As usual, Fouad Ajami offers some deeper insight and provocative perspective, this time to the impending conflict with Iraq (via John Ellis).
Iraq and the Arabs' Future America ought to be able to live with this distrust and discount a good deal of this anti-Americanism as the "road rage" of a thwarted Arab world -- the congenital condition of a culture yet to take full responsibility for its self-inflicted wounds. There is no need to pay excessive deference to the political pieties and givens of the region. Indeed, this is one of those settings where a reforming foreign power's simpler guidelines offer a better way than the region's age-old prohibitions and defects. * * * The deference to the wider Arab phobias about the Shi`a or the Kurds coming into new power in Iraq should be cast aside.

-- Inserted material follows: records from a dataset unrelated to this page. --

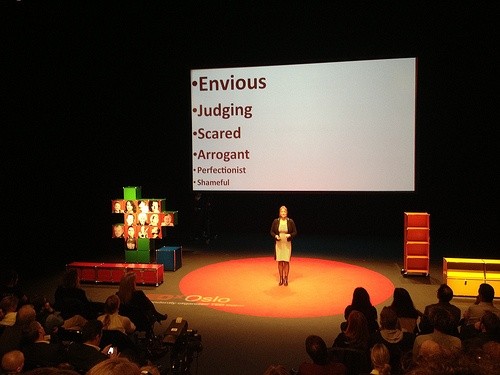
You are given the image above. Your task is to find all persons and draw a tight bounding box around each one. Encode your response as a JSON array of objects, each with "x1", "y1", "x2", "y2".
[
  {"x1": 302, "y1": 284, "x2": 500, "y2": 375},
  {"x1": 0, "y1": 269, "x2": 168, "y2": 375},
  {"x1": 113, "y1": 200, "x2": 173, "y2": 250},
  {"x1": 270, "y1": 205, "x2": 296, "y2": 286}
]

A liberal power cannot shore up ethnic imperiums of minority groups. The rule of a Sunni minority, now well below 20 percent of Iraq's population, cannot be made an American goal. The Arabs around Iraq are not owed that kind of indulgence. It is with these sorts of phobias and biases that the Arab world must break. A culture that looks squarely at its own troubles should think aloud about the rage that is summoned on behalf of the Palestinians while the pain of the Kurds, or the Berbers in North Africa, or the Christians in the southern Sudan, is passed over in silence.
From Foreign Affairs, January/February 2003
There should be no illusions about the sort of Arab landscape that America is destined to find if, or when, it embarks on a war against the Iraqi regime. There would be no "hearts and minds" to be won in the Arab world, no public diplomacy that would convince the overwhelming majority of Arabs that this war would be a just war. An American expedition in the wake of thwarted UN inspections would be seen by the vast majority of Arabs as an imperial reach into their world, a favor to Israel, or a way for the United States to secure control over Iraq's oil. No hearing would be given to the great foreign power.